À Kinshasa, l’organisation de la société civile Fidèles Catholiques Kinois (FCK) a rendu publique, mardi 11 août, une demande claire adressée aux évêques : consulter les fidèles avant toute prise de position sur des questions politiques qui engagent la nation. Cette initiative intervient dans le sillage de la sortie médiatique de la Conférence épiscopale nationale du Congo (CENCO) du 20 juin 2026.
Une demande de consultation, pas une remise en cause de l’autorité
Lors d’une conférence de presse, les porte-parole du FCK ont insisté sur le caractère démocratique de leur revendication : ils ne contestent pas l’autorité spirituelle des évêques, mais souhaitent que les prises de position publiques s’appuient sur un préalable de consultation des fidèles. Pour les membres du FCK, les catholiques kinois ont « mûri » et sont désormais à même d’apporter des points de vue parfois différents de ceux de leurs responsables religieux.
Aristide Kasongo, l’un des coordonnateurs du mouvement, a rappelé que la démocratie suppose « la consultation et l’acceptation de la contradiction ». Selon lui, le temps a fait évoluer les fidèles qui n’ont plus la « crainte d’être mal vus » lorsqu’ils expriment ce qu’ils ressentent, y compris vis‑à‑vis de leurs pères spirituels.
« Les fidèles catholiques que nous étions lorsque nous étions très jeunes avons eu le temps de grandir, de nous émanciper.

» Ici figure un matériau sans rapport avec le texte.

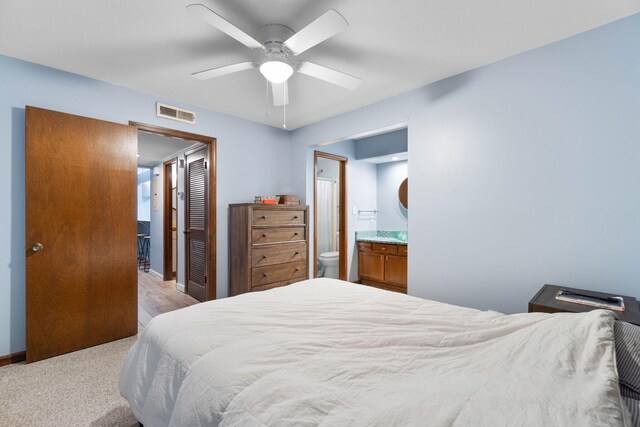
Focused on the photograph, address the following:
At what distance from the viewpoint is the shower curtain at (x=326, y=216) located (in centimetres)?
537

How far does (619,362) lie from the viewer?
0.91 metres

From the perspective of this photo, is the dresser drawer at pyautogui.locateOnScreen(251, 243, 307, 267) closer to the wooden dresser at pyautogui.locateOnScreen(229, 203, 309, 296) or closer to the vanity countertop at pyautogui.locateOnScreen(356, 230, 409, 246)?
the wooden dresser at pyautogui.locateOnScreen(229, 203, 309, 296)

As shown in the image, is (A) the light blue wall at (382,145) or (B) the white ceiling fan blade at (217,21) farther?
(A) the light blue wall at (382,145)

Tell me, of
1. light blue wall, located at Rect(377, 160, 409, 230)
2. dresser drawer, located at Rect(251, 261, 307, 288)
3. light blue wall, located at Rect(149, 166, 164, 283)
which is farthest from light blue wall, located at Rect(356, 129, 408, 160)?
light blue wall, located at Rect(149, 166, 164, 283)

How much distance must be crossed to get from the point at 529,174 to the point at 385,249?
103 inches

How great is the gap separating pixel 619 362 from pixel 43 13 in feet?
11.0

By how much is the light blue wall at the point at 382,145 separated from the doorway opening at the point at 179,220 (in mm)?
2510

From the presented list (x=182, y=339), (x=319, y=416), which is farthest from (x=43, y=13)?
(x=319, y=416)

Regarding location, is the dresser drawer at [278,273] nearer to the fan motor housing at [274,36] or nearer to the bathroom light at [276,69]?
the bathroom light at [276,69]

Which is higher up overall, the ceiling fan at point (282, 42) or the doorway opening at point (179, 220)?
the ceiling fan at point (282, 42)

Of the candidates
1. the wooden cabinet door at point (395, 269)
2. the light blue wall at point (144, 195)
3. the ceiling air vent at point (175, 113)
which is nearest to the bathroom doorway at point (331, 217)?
the wooden cabinet door at point (395, 269)

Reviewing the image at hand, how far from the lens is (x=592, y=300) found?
170 centimetres

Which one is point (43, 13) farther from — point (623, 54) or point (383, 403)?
point (623, 54)

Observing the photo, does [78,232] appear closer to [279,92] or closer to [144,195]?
[279,92]
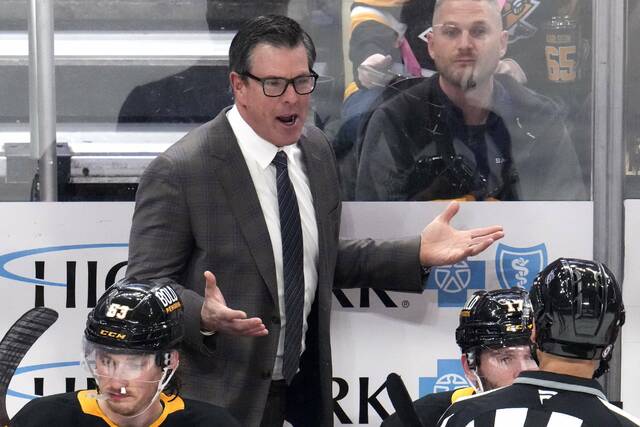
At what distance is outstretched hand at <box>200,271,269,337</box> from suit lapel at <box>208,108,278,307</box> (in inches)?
9.6

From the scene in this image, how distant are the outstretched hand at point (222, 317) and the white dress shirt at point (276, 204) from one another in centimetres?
29

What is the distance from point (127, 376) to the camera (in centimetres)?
295

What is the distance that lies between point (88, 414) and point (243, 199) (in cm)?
79

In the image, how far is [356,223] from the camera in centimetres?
389

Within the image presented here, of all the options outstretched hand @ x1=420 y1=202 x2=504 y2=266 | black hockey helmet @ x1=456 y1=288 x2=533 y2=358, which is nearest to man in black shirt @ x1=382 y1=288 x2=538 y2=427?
black hockey helmet @ x1=456 y1=288 x2=533 y2=358

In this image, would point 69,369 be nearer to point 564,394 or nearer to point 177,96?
point 177,96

Ça veut dire que même par rapport à nos pères spirituels, nous n’avons pas la crainte d’être mal vus à partir du moment où nous disons la vérité, à partir du moment où nous transmettons ce que la population en général ressent. »
Retour sur des pratiques de consultation disparues
Les FCK réclament la réactivation de mécanismes consultatifs locaux qui, selon eux, existaient autrefois dans plusieurs paroisses. Aristide Kasongo cite notamment les « commissions des intellectuels », espaces d’échange où prêtres et fidèles discutaient avant certaines prises de position. Ces pratiques, ajoutent-ils, permettaient un enrichissement mutuel entre responsables et laïcs.
Le mouvement déplore qu’à l’inverse, par le passé, des « prises de positions extrêmes » aient parfois été adoptées par certains prêtres sans concertation préalable, ce qui a entraîné de la frustration au sein des communautés.
Patience et refus du dialogue avec les groupes armés
Sur la question d’un éventuel dialogue politique national, les Fidèles Catholiques Kinois appellent à la patience. Ils affirment également être favorables au dialogue, mais pas avec les groupes armés. Leurs propositions cherchent à encadrer la parole religieuse en la reliant davantage aux attentes et aux vécus des fidèles.
- Date clé : 20 juin 2026 — sortie médiatique de la CENCO.
- Réaction : 11 août 2026 — conférence de presse des FCK à Kinshasa.
- Demande centrale : rétablir des mécanismes de consultation au niveau paroissial.
| Élément | Date |
|---|---|
| Prise de position publique de la CENCO | 20 juin 2026 |
| Conférence de presse des FCK | 11 août 2026 |
Ce débat met en lumière la tension récurrente entre rôle moral et rôle politique des institutions religieuses dans des pays où l’Église catholique demeure un acteur social et politique influent. La demande des FCK pose une question simple mais essentielle : comment concilier l’autorité spirituelle et la diversité d’opinions au sein des fidèles lorsqu’il s’agit de prendre position sur des enjeux nationaux ?
En réclamant la réouverture de canaux de dialogue au niveau paroissial, les Fidèles Catholiques Kinois proposent une réponse institutionnelle fondée sur la délibération et la transparence plutôt que sur la confrontation. Reste à savoir si cette demande trouvera une écoute au sein de la hiérarchie ecclésiale et si elle influencera la manière dont l’Église formulera à l’avenir ses interventions dans la vie politique du pays.